1
votes

I am doing a classification task using libsvm. I have a 10 fold cross validation where the F1 score is 0.80. However, when I split the training dataset into two (one is for training and the other is for testing, which I call it holdout test set) the F1 score drops to 0.65. The split is in .8 to .2 ratio.

So, my question is that is there any significant difference in doing k-fold cross validation vs. holdout test? Which of these two techniques will produce a model that generalizes well? In both cases, my dataset is scaled.

2

2 Answers

5
votes

There are huge differences, however the exact analysis requires much of statistics.
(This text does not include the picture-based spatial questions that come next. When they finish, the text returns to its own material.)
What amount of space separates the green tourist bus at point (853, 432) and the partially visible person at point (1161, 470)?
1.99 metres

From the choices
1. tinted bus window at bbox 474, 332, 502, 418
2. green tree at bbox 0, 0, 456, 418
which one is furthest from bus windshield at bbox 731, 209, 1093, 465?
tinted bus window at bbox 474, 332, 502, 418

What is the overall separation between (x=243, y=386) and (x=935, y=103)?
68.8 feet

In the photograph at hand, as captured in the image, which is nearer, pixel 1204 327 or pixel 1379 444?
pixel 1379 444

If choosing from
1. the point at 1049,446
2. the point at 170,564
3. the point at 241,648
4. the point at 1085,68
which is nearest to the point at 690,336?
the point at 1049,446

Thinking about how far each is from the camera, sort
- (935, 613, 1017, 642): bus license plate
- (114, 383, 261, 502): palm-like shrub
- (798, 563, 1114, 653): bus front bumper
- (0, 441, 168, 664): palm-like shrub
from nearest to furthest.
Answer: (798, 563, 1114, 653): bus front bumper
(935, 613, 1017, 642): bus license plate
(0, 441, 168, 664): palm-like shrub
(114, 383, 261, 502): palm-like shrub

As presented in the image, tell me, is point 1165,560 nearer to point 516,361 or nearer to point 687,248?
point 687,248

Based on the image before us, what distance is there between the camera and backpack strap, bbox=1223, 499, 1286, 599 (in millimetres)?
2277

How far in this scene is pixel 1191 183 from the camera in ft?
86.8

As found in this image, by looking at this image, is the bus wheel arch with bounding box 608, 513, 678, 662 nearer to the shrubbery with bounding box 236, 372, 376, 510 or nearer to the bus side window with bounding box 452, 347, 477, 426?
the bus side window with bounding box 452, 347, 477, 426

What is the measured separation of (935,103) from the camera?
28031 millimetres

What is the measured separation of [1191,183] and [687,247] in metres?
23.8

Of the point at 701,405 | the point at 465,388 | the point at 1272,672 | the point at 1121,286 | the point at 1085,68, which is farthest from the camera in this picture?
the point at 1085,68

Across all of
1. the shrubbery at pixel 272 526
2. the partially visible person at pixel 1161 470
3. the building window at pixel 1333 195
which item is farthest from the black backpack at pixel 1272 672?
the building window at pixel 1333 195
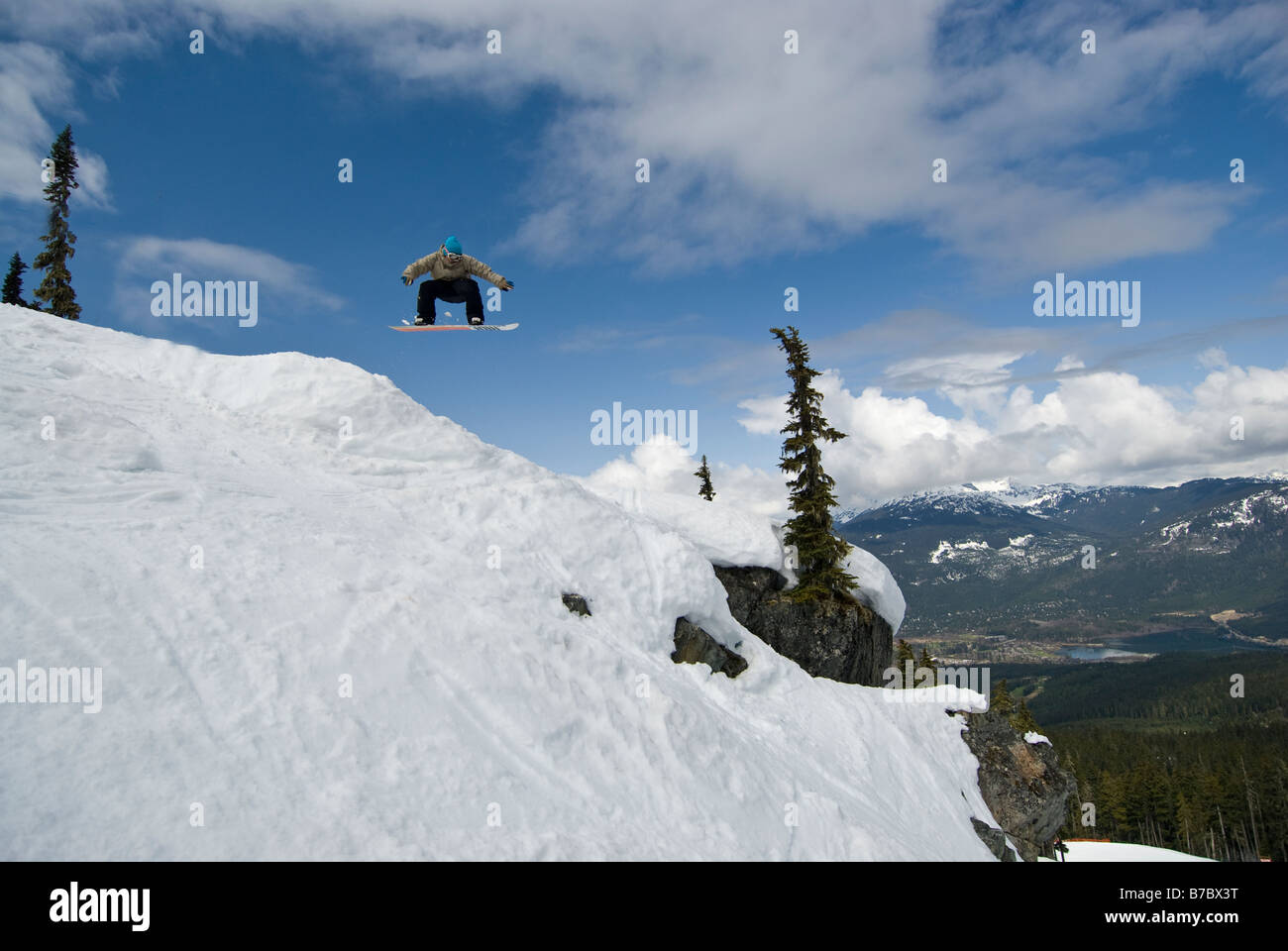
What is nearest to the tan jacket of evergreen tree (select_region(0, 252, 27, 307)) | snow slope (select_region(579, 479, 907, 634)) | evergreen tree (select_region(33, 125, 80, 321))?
snow slope (select_region(579, 479, 907, 634))

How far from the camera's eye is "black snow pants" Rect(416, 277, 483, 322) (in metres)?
18.2

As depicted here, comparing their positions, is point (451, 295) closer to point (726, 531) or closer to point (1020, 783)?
point (726, 531)

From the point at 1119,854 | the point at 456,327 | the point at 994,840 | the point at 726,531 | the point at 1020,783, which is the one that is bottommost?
the point at 1119,854

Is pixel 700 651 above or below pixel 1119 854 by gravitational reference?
above

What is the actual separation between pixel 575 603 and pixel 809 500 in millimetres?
13248

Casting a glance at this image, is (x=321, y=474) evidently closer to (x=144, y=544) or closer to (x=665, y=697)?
(x=144, y=544)

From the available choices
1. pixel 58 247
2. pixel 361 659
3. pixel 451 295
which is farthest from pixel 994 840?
pixel 58 247

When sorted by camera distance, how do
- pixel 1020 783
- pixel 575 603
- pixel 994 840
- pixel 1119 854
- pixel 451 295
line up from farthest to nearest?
pixel 1119 854
pixel 451 295
pixel 1020 783
pixel 994 840
pixel 575 603

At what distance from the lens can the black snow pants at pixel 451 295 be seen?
59.9 feet

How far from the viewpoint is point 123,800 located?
17.6 ft

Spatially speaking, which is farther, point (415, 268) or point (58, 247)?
point (58, 247)

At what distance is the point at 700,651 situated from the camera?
47.9 ft
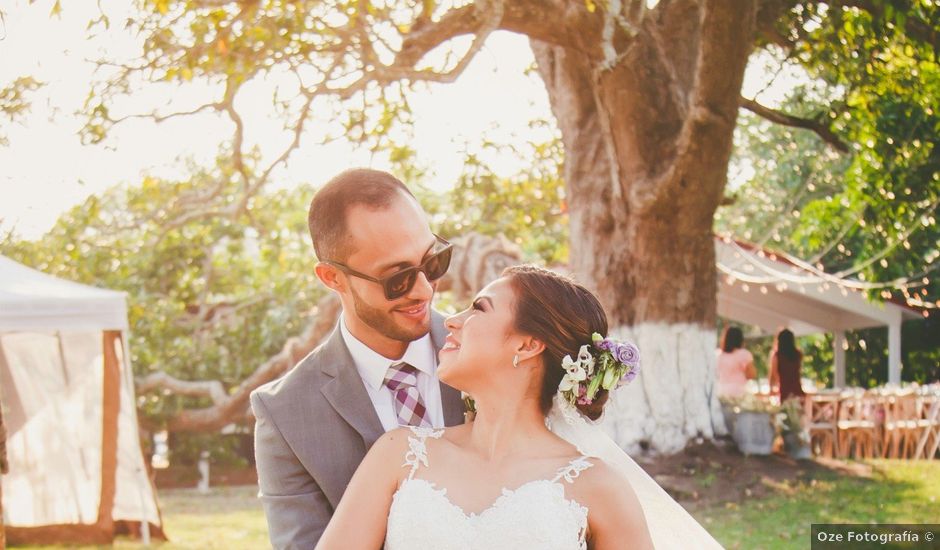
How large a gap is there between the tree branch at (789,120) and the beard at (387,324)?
9380mm

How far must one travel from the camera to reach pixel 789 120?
12742 mm

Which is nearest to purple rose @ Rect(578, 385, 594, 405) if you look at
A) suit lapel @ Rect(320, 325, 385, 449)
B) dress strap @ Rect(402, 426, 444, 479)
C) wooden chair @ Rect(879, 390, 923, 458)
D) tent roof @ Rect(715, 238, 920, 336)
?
dress strap @ Rect(402, 426, 444, 479)

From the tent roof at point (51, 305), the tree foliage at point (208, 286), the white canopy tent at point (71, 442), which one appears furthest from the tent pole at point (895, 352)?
the tent roof at point (51, 305)

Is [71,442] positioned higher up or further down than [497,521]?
further down

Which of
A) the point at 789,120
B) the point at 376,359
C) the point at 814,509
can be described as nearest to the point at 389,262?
the point at 376,359

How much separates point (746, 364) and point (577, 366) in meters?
12.7

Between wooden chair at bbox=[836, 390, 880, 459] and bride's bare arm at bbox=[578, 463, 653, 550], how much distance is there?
45.1 feet

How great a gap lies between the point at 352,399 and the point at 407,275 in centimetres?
43

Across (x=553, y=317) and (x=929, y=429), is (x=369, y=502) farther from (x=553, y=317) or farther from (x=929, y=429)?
(x=929, y=429)

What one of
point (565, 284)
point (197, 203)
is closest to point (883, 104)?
point (197, 203)

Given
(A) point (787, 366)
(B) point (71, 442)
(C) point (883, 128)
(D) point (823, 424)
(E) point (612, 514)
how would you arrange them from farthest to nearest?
(A) point (787, 366)
(D) point (823, 424)
(C) point (883, 128)
(B) point (71, 442)
(E) point (612, 514)

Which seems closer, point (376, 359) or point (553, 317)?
point (553, 317)

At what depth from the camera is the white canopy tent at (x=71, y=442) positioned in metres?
11.5

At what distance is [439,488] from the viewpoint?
355cm
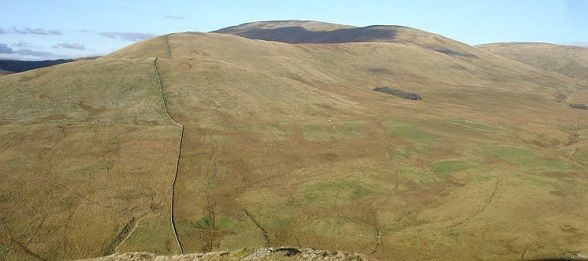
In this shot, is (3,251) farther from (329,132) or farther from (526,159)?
(526,159)

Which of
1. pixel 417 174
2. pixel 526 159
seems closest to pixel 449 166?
pixel 417 174

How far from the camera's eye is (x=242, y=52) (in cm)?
17200

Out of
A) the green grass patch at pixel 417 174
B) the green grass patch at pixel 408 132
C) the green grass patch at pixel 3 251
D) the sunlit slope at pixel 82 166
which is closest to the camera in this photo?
the green grass patch at pixel 3 251

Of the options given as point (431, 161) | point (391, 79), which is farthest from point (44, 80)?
point (391, 79)

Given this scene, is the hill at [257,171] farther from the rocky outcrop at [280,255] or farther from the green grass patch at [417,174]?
the rocky outcrop at [280,255]

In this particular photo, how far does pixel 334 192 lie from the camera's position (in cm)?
6888

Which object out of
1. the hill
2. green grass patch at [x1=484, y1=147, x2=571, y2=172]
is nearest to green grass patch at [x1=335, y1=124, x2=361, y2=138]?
the hill

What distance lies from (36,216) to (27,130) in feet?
94.6

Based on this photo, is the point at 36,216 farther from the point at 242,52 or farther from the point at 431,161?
the point at 242,52

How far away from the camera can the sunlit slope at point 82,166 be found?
5462 centimetres

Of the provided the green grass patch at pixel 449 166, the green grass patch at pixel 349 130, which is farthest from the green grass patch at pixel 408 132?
the green grass patch at pixel 449 166

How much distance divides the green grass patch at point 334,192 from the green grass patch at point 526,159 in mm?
32862

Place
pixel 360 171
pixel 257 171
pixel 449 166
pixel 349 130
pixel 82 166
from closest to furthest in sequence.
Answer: pixel 82 166
pixel 257 171
pixel 360 171
pixel 449 166
pixel 349 130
For deep understanding, refer to The Elements of Statistical Learning: Data Mining, Inference, and Prediction by Hastie, Tibshirani and Friedman.

In short :

  • single train-test split is unreliable measure of model quality (unless you have very large dataset)
  • repeated train-test splits converge to the true score given that the training set is representatible for the underlying distribution, however in practise they are often overoptimistic
  • CV tends to give lower scores of model quality as compared to train-test splits and gives you reasonable answers much faster, however at the cost of higher computational complexity.
  • If you have large set of data (>50 000 samples) then train-test split might be enough
  • If you have enough time, CV is nearly always a better (less optimistic) way to measure classifier quality
  • There are more methods than just these two, you might also want to look at methods from err0.632 family (bootstrap)
0
votes

The difference is because of using one split and if you try another way of splitting the data into train/test (perhaps by shuffling) you get another value. Therefore, creating several sets and averaging over all F1 scores will give a result which is equivalent to CV. And CV generalizes better.